- **Stored items from a collection**:
·····
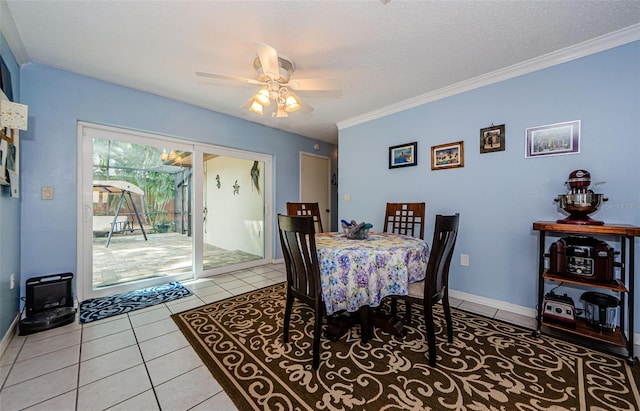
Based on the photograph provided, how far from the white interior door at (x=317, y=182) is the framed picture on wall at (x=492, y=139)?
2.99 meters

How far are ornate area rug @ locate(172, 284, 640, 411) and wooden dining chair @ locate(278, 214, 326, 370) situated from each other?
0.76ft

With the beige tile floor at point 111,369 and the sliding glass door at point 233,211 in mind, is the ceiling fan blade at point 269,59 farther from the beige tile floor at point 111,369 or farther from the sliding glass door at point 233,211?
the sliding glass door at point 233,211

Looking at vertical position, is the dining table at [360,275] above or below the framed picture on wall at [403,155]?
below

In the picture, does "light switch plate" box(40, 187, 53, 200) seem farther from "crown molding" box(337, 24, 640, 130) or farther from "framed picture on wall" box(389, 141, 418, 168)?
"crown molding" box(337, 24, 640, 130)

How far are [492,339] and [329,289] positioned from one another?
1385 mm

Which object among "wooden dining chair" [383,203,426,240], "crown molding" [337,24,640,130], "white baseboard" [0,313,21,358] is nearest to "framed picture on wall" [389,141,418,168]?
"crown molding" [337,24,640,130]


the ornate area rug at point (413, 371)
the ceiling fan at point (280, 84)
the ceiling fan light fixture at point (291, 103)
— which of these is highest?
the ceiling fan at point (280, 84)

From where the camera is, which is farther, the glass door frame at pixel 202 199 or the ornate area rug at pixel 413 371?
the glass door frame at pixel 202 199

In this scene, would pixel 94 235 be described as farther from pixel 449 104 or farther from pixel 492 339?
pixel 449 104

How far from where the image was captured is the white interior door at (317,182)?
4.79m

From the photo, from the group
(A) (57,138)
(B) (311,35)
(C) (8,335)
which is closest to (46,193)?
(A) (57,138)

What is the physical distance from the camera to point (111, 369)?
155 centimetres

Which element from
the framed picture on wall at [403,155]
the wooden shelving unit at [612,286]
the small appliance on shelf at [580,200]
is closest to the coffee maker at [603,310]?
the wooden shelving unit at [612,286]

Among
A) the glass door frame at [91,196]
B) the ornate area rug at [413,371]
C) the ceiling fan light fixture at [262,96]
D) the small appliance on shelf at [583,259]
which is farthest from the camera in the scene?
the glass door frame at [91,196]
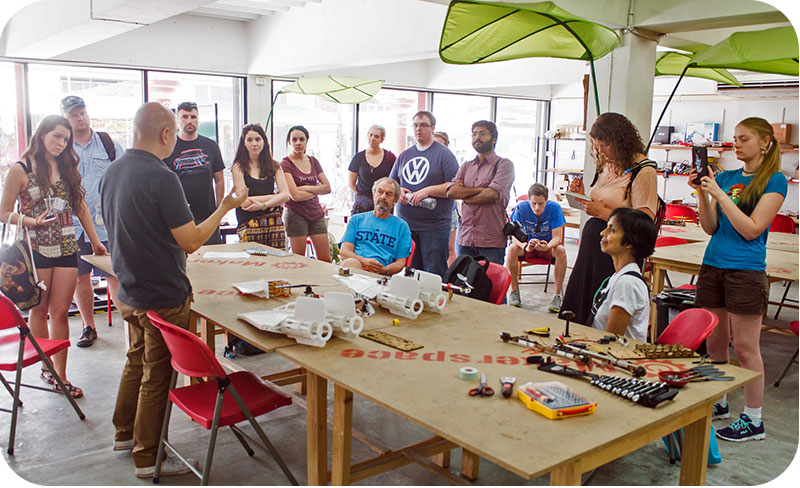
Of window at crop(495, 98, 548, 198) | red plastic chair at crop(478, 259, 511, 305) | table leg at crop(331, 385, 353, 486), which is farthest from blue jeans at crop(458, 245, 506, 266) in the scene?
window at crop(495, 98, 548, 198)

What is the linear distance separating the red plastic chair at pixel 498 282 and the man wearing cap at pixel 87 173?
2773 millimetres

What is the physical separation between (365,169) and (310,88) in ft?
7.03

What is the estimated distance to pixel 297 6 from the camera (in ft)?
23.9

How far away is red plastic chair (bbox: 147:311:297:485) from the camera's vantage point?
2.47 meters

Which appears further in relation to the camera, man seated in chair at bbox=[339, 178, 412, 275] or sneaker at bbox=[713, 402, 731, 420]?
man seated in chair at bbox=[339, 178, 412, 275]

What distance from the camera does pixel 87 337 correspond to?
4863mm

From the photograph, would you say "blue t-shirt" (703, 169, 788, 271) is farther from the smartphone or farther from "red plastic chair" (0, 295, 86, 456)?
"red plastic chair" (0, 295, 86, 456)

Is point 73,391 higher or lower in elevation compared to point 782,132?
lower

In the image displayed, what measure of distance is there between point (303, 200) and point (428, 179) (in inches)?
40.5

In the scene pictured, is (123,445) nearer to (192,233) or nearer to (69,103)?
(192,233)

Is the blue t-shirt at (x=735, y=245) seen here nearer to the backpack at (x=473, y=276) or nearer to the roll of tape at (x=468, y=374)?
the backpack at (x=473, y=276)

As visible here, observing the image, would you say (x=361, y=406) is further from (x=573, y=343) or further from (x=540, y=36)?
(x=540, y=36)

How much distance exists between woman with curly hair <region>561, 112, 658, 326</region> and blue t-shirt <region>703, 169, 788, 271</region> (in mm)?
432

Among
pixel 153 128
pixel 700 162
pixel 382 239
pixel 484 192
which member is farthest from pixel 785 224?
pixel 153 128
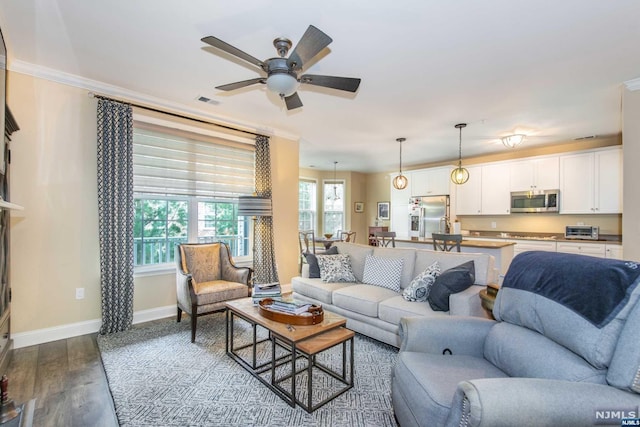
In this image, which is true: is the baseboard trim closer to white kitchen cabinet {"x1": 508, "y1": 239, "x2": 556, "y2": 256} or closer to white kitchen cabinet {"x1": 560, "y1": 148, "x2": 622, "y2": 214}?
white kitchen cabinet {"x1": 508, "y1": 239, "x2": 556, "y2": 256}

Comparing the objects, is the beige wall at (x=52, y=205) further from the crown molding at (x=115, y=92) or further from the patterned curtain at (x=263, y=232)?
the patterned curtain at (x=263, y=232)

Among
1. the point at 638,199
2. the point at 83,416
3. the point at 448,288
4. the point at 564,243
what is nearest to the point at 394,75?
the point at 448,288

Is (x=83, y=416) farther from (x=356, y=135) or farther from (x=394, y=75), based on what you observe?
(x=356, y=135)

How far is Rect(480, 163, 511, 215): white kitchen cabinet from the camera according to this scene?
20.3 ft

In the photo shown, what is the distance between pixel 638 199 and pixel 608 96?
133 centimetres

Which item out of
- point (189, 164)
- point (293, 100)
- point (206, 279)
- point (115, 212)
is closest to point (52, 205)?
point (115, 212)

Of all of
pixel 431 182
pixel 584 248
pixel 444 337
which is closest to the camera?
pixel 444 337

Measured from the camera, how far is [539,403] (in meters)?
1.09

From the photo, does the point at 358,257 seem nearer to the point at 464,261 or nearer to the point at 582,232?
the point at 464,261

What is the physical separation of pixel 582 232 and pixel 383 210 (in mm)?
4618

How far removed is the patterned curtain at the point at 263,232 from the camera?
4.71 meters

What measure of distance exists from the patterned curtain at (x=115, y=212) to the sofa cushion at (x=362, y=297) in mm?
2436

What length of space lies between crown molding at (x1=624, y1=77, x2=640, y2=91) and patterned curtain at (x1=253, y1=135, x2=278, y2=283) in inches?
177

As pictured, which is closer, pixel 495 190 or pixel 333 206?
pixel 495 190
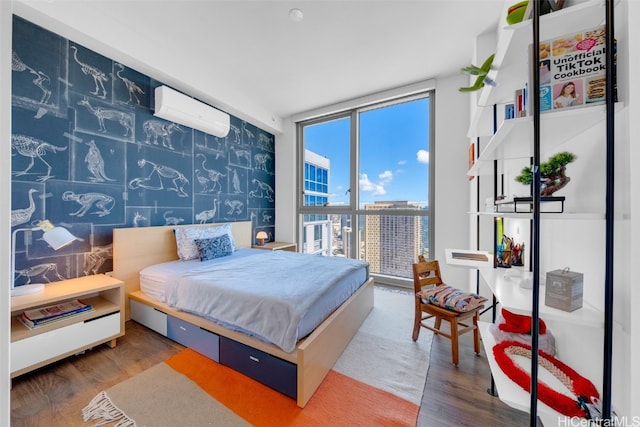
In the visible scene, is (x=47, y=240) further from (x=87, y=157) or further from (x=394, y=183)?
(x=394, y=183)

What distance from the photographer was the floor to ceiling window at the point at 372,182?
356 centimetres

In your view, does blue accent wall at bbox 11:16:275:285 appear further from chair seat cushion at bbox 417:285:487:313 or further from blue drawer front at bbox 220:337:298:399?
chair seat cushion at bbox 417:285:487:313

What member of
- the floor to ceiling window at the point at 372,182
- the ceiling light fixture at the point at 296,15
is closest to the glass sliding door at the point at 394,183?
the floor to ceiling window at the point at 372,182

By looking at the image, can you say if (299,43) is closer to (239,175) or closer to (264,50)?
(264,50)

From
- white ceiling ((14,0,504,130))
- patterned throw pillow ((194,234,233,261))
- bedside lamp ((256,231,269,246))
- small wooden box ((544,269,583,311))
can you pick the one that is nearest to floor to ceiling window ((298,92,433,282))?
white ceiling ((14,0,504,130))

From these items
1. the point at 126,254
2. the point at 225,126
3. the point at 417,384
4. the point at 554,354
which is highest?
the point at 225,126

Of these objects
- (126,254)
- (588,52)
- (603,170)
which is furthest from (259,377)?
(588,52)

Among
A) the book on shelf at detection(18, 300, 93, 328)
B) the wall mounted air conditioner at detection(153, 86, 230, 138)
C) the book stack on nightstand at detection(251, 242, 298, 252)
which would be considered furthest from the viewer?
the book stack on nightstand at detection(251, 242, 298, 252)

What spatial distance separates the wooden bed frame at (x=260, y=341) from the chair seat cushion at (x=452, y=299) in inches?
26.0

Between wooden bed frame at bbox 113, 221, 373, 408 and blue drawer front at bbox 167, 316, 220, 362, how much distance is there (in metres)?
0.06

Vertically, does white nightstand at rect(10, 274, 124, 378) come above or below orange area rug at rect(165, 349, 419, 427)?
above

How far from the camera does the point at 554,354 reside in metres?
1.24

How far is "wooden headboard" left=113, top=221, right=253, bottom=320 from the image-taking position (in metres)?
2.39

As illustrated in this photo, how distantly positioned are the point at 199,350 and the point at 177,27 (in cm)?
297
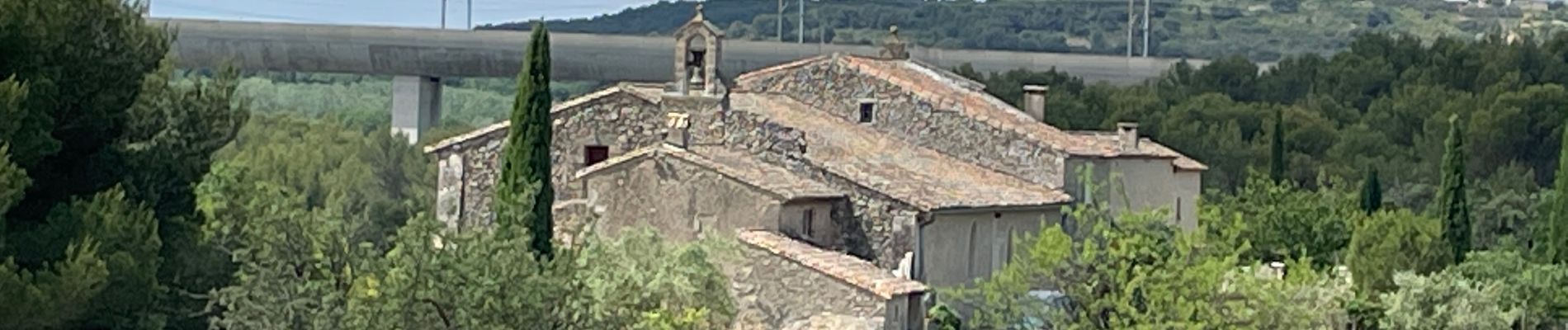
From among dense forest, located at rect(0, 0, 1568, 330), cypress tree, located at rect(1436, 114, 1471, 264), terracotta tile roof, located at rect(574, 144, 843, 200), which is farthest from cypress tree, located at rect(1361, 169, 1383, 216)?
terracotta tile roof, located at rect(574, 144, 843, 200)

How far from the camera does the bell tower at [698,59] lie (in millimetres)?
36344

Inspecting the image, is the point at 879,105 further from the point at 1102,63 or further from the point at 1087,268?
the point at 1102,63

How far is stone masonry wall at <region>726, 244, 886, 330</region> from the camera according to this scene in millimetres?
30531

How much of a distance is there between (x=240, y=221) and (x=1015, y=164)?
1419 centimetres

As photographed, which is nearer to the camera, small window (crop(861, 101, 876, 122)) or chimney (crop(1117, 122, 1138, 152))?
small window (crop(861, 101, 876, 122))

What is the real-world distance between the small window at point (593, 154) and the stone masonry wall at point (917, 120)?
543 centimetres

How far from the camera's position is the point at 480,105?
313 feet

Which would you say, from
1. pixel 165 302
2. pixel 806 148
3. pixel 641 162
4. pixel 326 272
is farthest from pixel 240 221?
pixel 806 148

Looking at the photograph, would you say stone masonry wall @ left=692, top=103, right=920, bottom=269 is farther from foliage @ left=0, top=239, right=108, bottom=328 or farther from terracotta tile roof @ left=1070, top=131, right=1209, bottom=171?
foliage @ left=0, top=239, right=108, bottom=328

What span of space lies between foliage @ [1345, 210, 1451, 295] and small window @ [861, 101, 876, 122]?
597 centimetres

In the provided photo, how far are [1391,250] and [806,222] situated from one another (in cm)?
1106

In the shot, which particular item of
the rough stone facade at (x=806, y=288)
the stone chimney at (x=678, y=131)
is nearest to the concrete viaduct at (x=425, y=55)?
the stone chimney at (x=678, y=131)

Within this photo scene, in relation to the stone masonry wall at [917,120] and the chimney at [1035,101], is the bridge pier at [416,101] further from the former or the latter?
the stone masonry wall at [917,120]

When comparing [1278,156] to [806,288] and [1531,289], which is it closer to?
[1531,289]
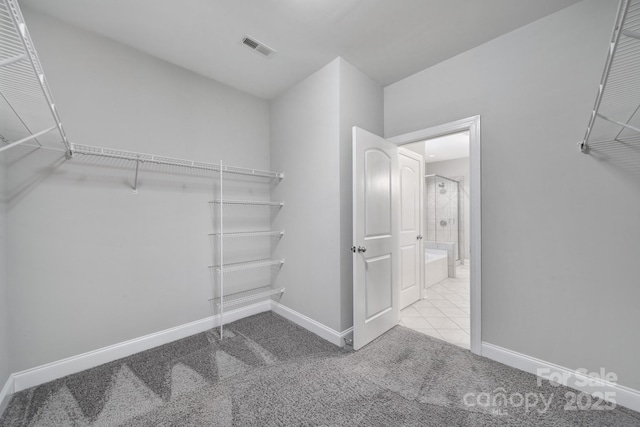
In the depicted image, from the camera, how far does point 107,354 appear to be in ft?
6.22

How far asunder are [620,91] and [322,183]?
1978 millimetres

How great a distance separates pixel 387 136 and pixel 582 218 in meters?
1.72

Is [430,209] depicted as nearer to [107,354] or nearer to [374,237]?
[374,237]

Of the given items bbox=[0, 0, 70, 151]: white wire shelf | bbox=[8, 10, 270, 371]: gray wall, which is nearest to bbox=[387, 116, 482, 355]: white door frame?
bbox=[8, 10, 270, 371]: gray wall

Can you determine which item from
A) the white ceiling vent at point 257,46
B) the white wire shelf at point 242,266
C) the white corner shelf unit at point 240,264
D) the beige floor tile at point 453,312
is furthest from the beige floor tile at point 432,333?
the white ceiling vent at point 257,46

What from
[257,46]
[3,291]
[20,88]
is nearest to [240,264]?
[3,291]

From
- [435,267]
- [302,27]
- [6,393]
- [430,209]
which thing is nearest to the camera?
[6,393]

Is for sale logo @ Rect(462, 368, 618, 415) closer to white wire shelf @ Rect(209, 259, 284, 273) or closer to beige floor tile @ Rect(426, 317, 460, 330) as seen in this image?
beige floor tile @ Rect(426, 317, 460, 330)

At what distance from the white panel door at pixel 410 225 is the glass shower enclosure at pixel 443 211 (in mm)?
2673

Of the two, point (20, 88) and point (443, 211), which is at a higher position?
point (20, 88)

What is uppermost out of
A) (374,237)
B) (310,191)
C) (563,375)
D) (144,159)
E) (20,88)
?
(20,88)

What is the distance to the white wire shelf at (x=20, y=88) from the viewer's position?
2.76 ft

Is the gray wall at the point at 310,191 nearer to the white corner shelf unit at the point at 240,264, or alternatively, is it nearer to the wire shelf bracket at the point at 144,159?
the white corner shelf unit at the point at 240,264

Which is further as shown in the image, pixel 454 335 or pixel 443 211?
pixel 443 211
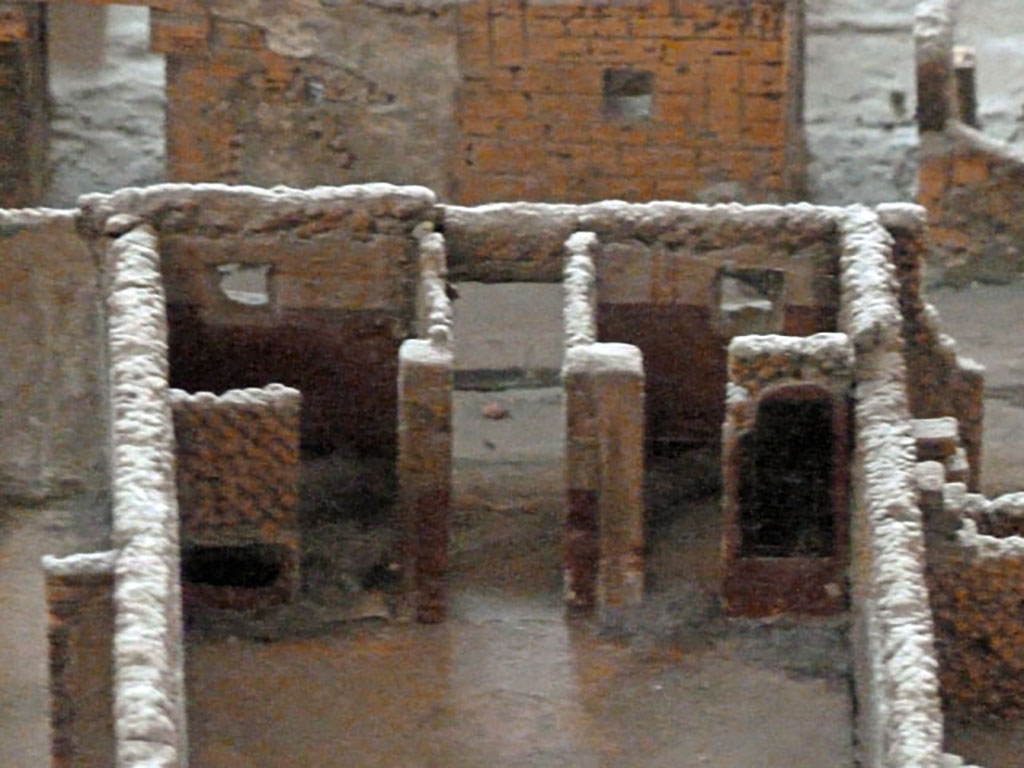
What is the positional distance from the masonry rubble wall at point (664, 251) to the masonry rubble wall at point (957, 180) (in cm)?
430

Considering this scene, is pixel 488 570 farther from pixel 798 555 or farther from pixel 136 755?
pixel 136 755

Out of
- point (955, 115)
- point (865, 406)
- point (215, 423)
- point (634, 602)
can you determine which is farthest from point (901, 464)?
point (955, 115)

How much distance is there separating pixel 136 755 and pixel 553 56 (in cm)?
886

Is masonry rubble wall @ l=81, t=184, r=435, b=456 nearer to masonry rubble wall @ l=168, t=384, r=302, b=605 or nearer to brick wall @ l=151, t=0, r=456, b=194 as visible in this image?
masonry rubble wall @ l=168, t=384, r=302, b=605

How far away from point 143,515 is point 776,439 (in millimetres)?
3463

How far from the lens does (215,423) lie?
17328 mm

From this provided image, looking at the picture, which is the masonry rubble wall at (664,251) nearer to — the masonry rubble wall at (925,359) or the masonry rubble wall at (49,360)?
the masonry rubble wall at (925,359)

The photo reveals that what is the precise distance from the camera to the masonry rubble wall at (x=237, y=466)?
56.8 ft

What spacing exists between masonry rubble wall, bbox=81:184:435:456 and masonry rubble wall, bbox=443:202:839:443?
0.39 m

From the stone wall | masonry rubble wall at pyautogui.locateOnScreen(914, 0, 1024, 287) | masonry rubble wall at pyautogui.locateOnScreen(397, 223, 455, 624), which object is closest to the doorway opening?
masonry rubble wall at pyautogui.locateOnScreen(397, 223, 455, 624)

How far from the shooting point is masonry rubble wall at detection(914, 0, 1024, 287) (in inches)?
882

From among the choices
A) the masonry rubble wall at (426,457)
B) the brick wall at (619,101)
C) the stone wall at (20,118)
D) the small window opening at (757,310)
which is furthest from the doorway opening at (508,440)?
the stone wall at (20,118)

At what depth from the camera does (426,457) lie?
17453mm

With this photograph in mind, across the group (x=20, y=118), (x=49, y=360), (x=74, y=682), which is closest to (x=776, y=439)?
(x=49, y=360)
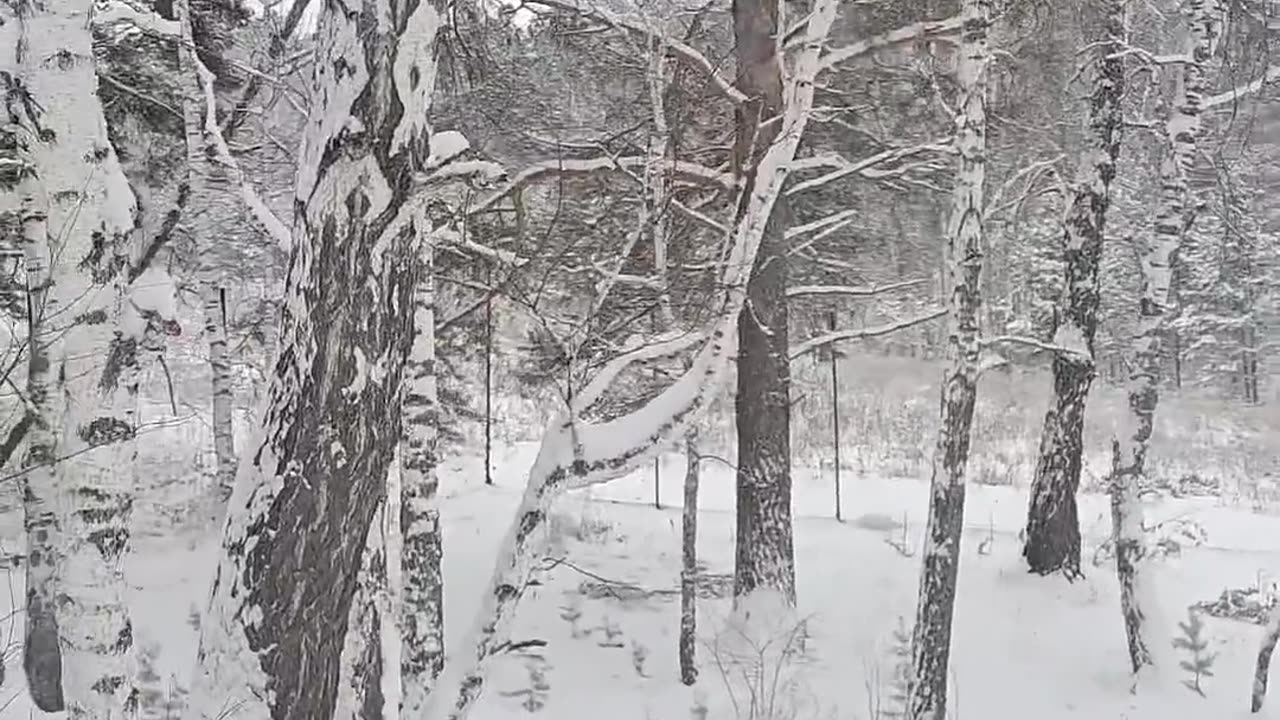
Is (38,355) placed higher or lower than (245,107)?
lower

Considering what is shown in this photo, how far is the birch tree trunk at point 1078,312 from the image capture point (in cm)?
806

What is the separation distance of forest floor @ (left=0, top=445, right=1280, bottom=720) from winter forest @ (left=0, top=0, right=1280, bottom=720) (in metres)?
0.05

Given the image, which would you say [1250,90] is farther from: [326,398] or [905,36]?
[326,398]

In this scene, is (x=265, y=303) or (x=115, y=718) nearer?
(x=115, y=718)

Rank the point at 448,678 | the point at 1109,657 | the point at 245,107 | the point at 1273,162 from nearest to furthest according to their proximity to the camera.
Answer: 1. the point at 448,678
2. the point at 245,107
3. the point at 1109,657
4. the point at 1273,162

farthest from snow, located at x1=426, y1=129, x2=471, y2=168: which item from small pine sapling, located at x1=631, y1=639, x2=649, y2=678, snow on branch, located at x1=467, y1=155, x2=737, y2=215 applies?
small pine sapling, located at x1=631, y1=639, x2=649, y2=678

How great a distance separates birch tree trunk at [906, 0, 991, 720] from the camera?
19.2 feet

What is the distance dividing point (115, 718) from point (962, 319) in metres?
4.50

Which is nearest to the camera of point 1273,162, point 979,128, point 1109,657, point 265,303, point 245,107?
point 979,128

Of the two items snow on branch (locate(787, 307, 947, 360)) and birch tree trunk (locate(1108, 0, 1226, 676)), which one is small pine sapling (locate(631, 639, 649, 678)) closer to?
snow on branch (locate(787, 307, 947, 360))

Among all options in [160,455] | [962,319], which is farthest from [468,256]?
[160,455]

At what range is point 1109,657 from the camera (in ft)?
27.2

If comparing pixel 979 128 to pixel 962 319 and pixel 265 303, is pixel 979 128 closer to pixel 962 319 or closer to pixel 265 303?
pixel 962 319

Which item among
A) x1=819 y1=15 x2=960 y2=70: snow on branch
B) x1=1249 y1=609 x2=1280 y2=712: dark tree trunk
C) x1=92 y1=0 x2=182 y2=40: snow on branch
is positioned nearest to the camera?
·····
Please turn the lines into a numbered list, beginning at the line that contains "Looking at the photograph, would" and ending with the line that contains "1978 millimetres". Omit blank lines and leave the pictures out.

- **CORRECT OUTPUT**:
1. Looking at the photograph, would you say stone masonry wall @ left=692, top=103, right=920, bottom=269 is farther from foliage @ left=0, top=239, right=108, bottom=328 or farther from terracotta tile roof @ left=1070, top=131, right=1209, bottom=171?
2. foliage @ left=0, top=239, right=108, bottom=328
3. What span of space lies between foliage @ [1345, 210, 1451, 295] and small window @ [861, 101, 876, 122]?
4. 597 centimetres
5. In the provided photo, how far are [1391,250] and [806,222] situated from one another (in cm)?
6. 1106
7. In the shot, which particular item of
8. the rough stone facade at (x=806, y=288)
9. the stone chimney at (x=678, y=131)
10. is nearest to the concrete viaduct at (x=425, y=55)?
11. the stone chimney at (x=678, y=131)
12. Within this photo scene, in relation to the stone masonry wall at [917,120] and the chimney at [1035,101], is the bridge pier at [416,101] further from the former or the latter?
13. the stone masonry wall at [917,120]
14. When comparing [1278,156] to [806,288] and [1531,289], which is it closer to?
15. [1531,289]
16. In the depicted image, from the camera, how far does point 107,354 appear to be in ft?
17. 6.22
18. How far asunder are [620,91] and [322,183]?
19. 1978 millimetres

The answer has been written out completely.